А потом их вывезли в такую же лесопосадку с окопами по пояс, и это была уже вроде как передовая. Офицеров или прапорщиков, или хотя бы сержантов вокруг не было вовсе. Бывших заключенных разбили на мелкие группы и отправили в безымянную посадку, в эти окопчики, между другими, более опытными, группами — слева и справа были какие-то мобилизованные и контрактники, которые с зеками особо брататься не хотели. Вокруг периодически что-то взрывалось, связи и команд не было, группа слева из четырех человек ушла, группа справа вроде тоже. Новоиспеченные бойцы в свой первый день в бою ходить-смотреть боялись, поскольку были предупреждены, что вокруг все заминировано. Они сидели в окопчиках своих и ждали — благо еда и вода еще были. И их осталось всего двое: наш собеседник-убийца и его товарищ, которого он называл кличкой «Большой». Ждали они недолго. Вскоре в посадке появились бойцы с опознавательными отметками из синей изоленты — «получается, украинцы». И тут «Большой» почему-то попробовал стрелять, выпустил полрожка, и его автомат заклинило. В окоп «Большого» тут же прилетели три гранаты, а его товарищу досталась всего одна: он «заслонился» от нее, лежа прижал ногами, деревянным патронным ящиком, гранату к земляной стенке. Ноги бойцу посекло как осколками гранаты, так и деревянными щепками.

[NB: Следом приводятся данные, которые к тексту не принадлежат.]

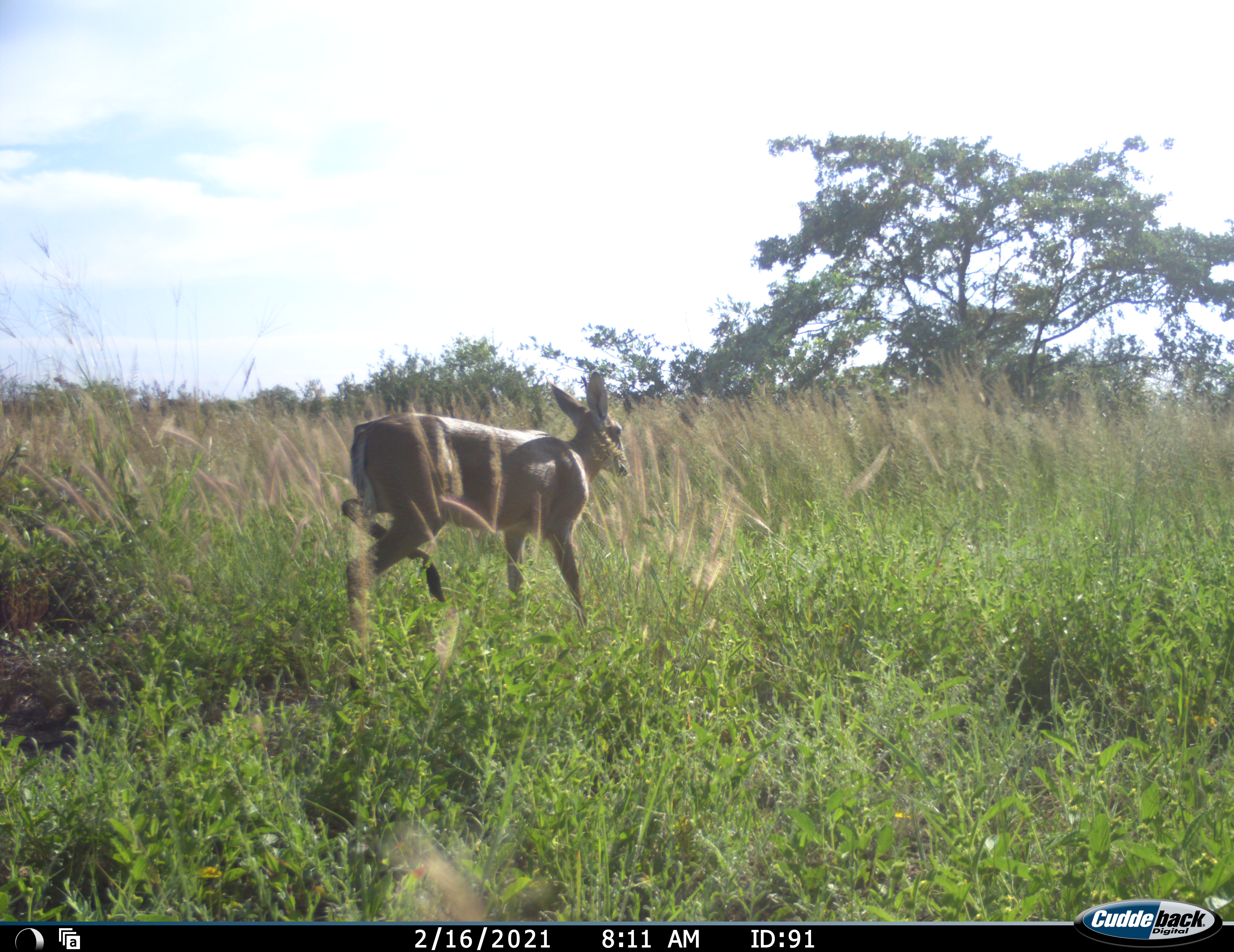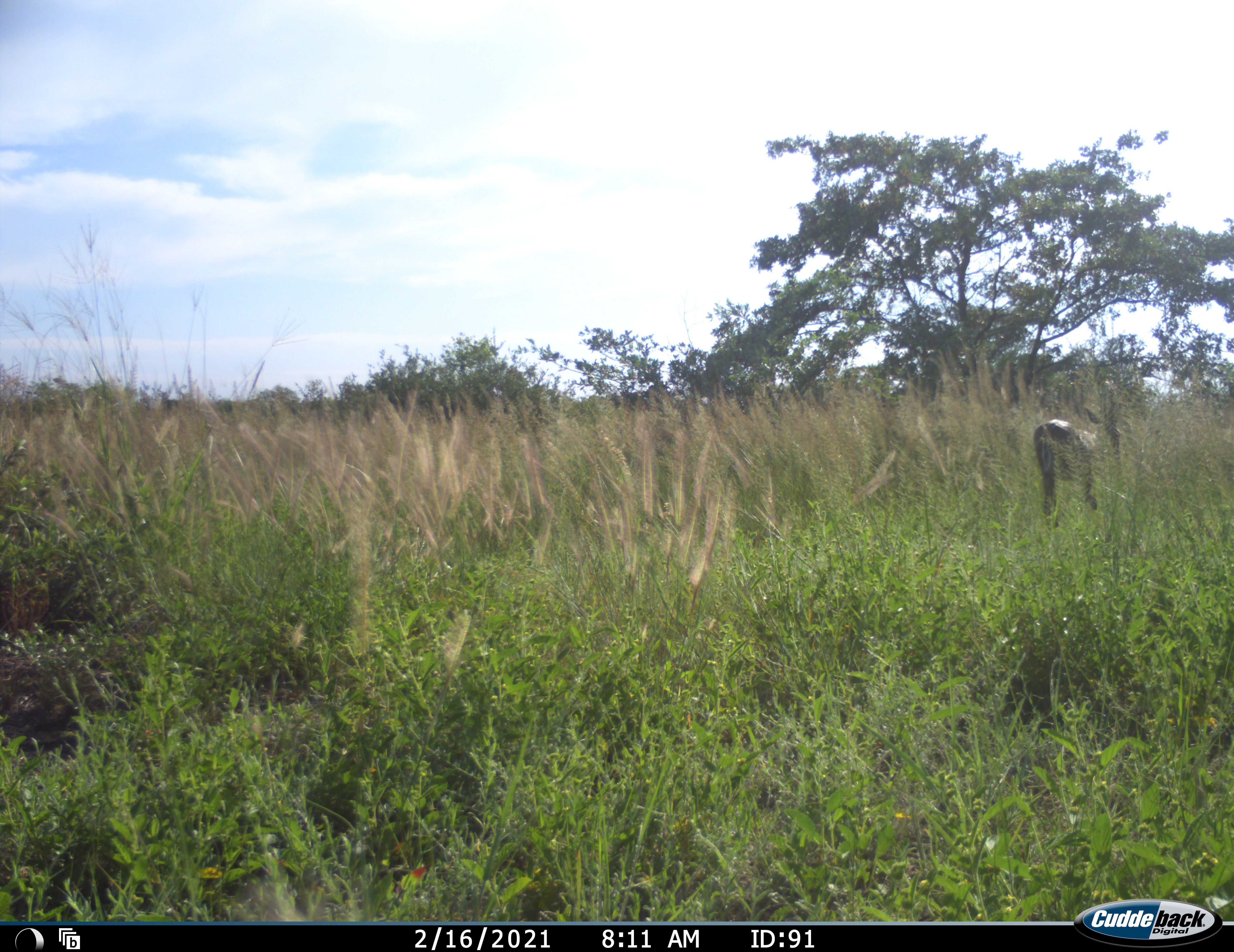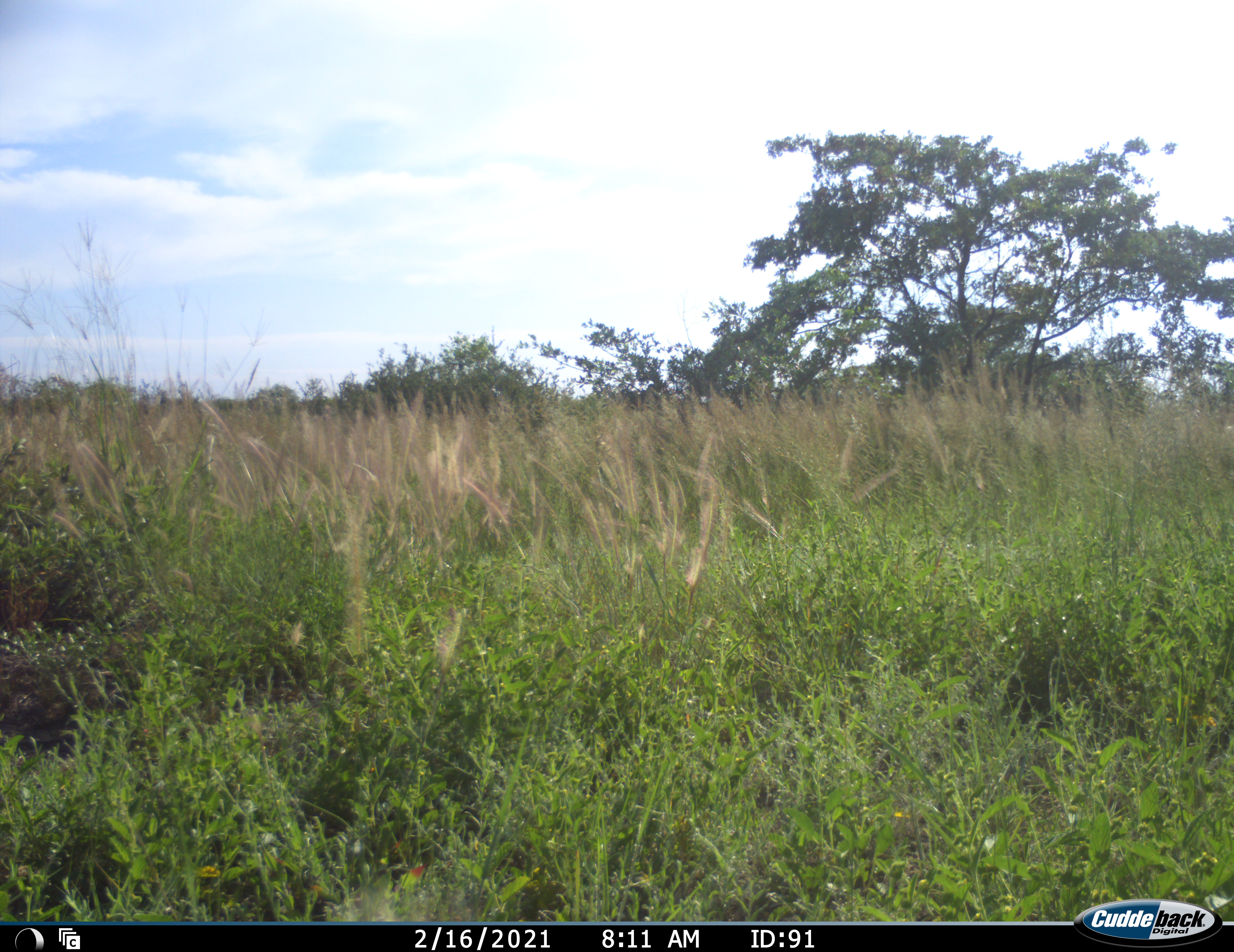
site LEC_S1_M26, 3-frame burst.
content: unidentified animal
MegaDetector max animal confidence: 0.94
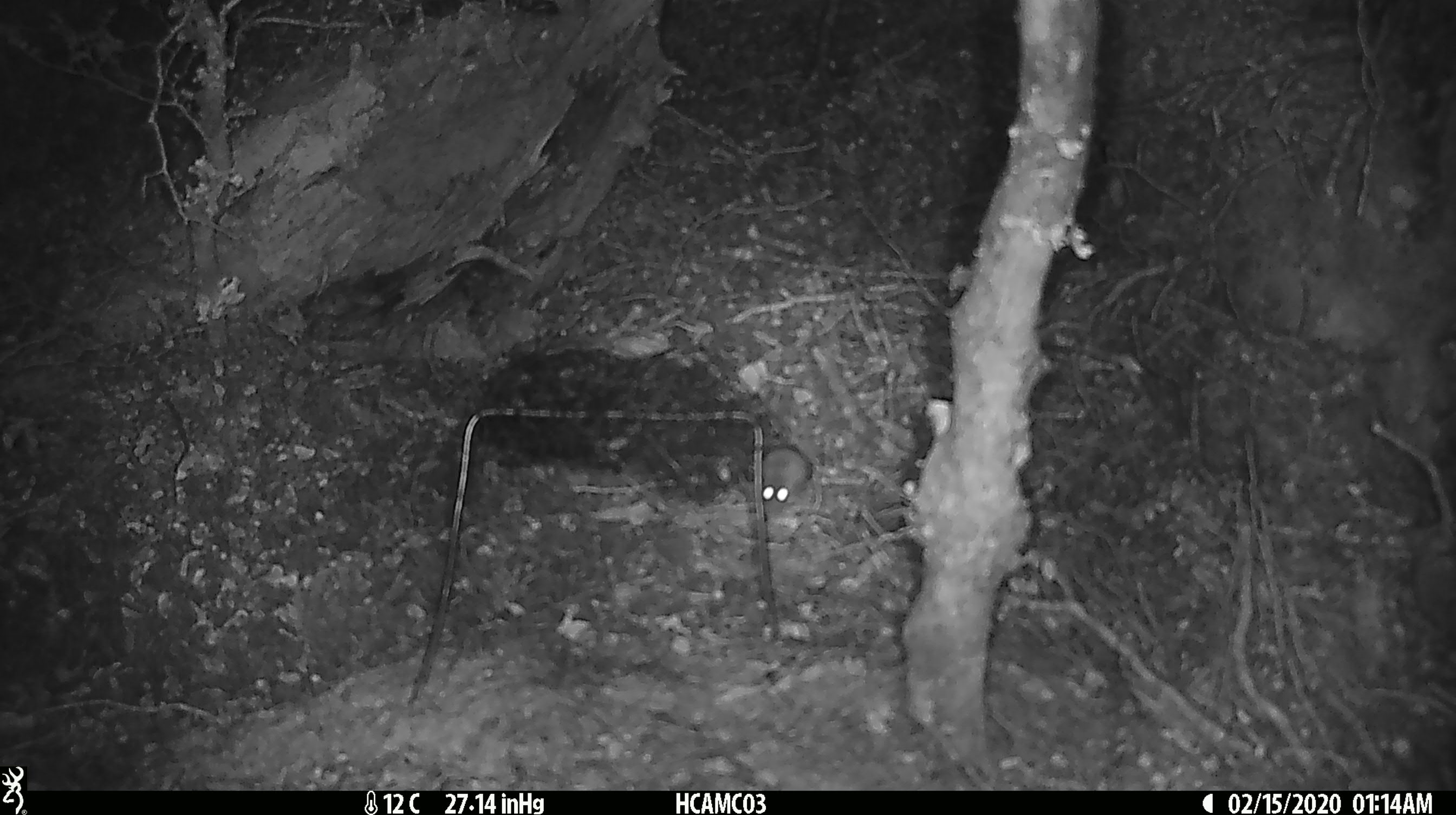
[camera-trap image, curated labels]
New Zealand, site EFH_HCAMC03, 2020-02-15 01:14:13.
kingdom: Animalia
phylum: Chordata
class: Mammalia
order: Rodentia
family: Muridae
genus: Mus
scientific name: Mus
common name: mouse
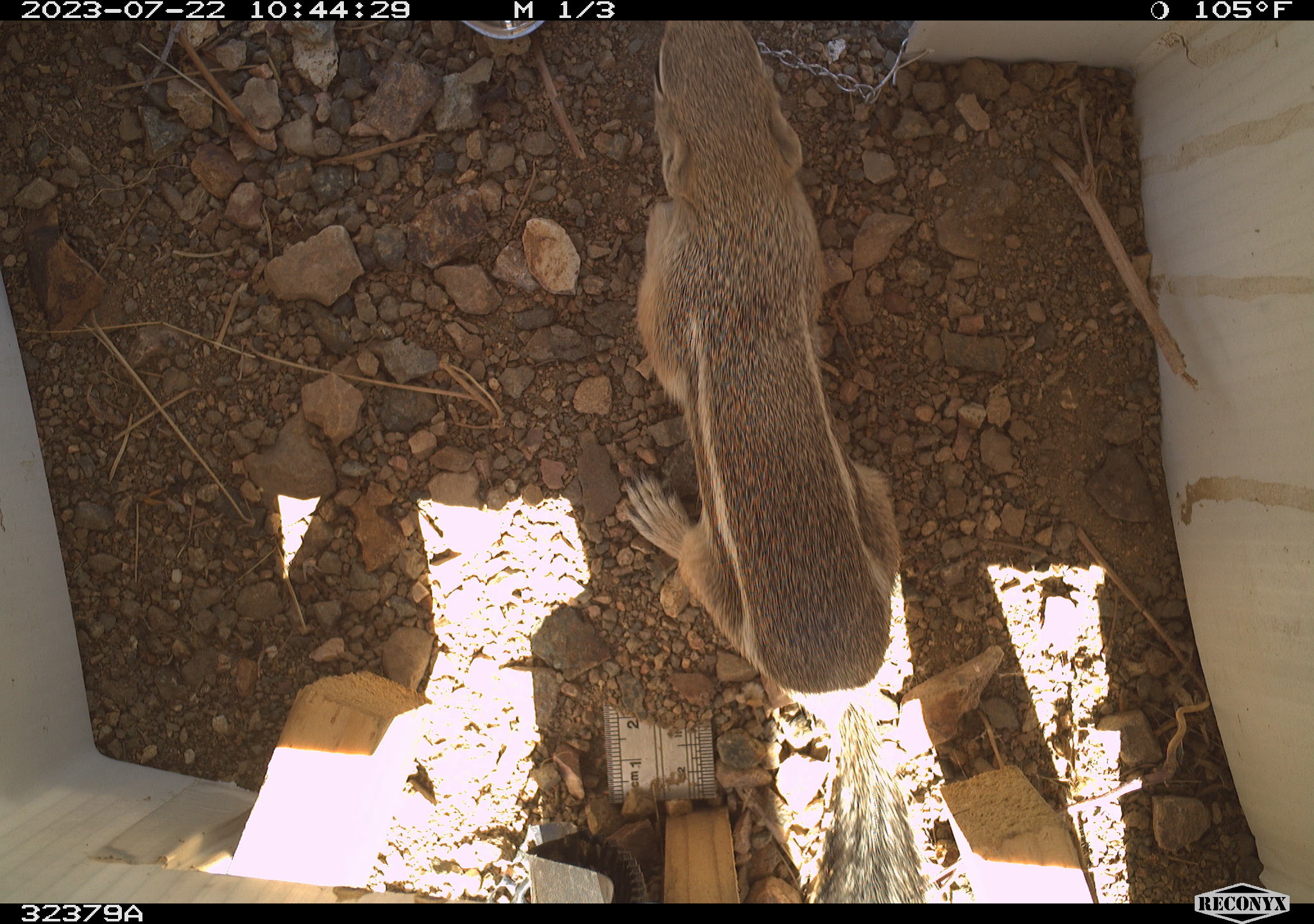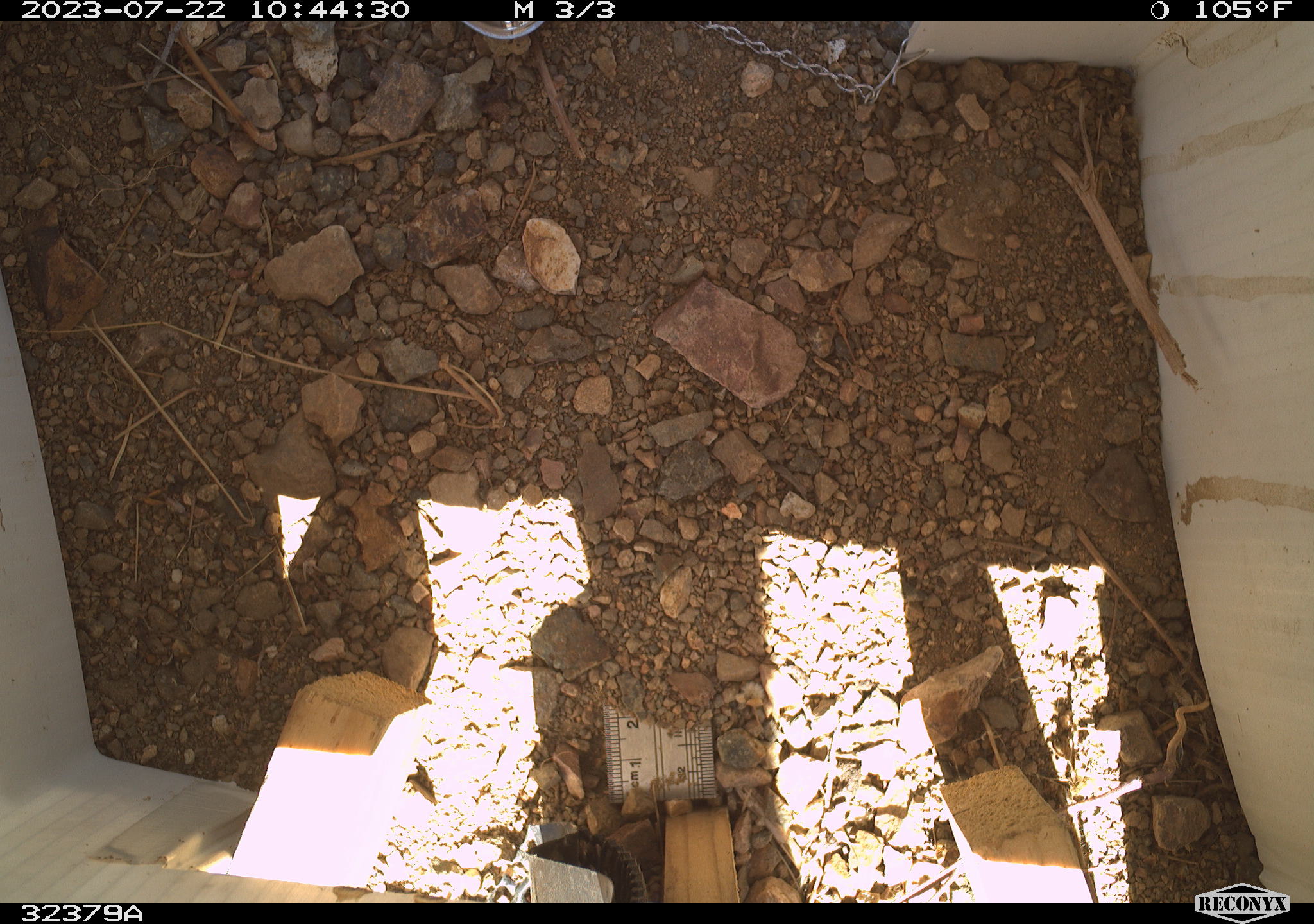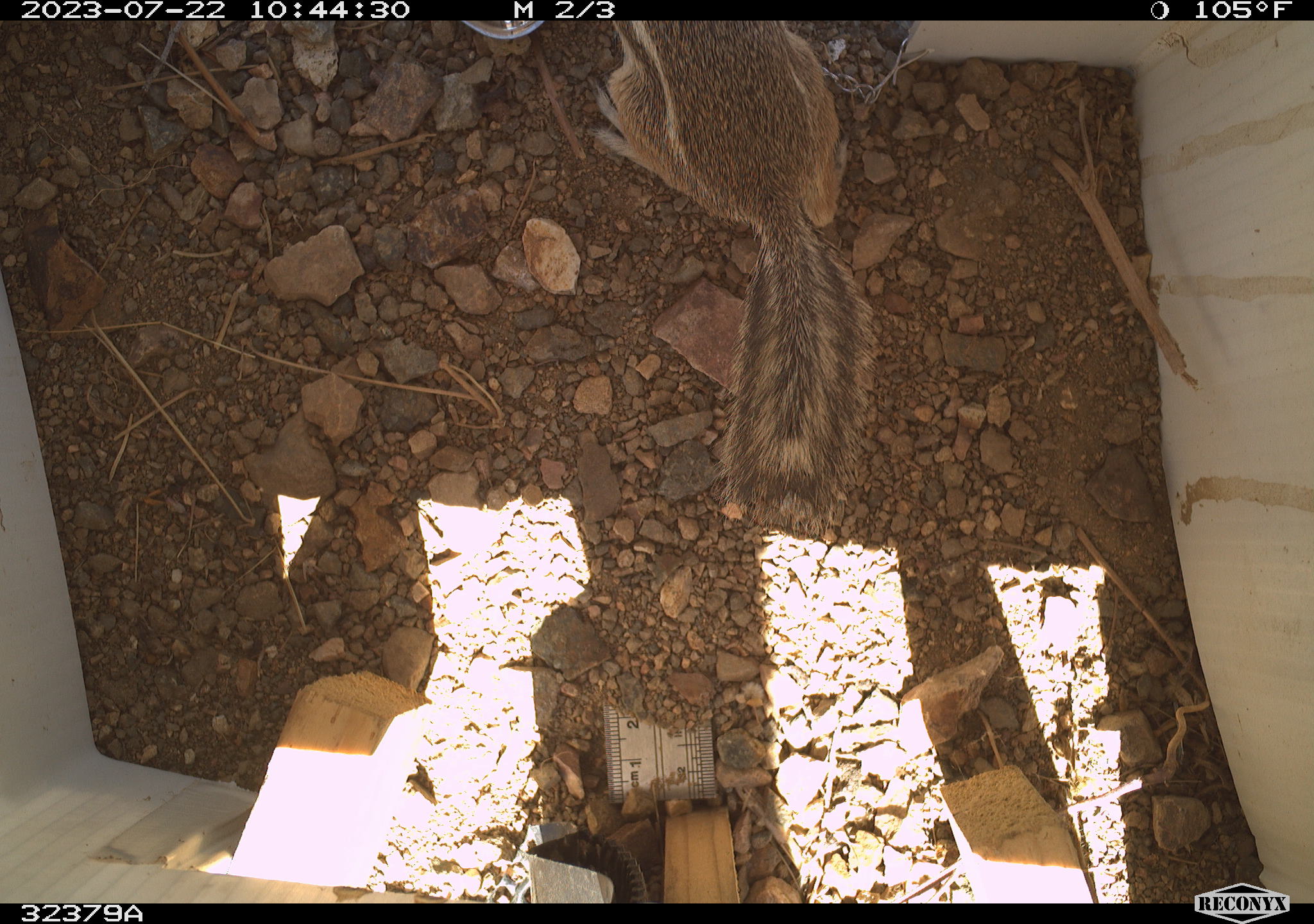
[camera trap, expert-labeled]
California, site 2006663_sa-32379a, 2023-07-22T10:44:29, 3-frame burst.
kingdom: Animalia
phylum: Chordata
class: Mammalia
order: Rodentia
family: Sciuridae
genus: Ammospermophilus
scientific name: Ammospermophilus leucurus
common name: white-tailed antelope squirrel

Потом, по словам пленного, с ним поговорили (на расстоянии), разрешили выйти из окопа и сообщили, что товарищ его мертв. Больше всего нашего собеседника удивило, что «Большой» начал стрелять. Он даже не понял: как же так вышло?

Это главный вопрос для всех. Он не может понять, почему такой понятный мужик рядом вдруг решил нажать на курок. А я не понимаю: почему этот побитый алкоголем и жизнью, судимый за убийство человек, даже не подумал стрелять сам?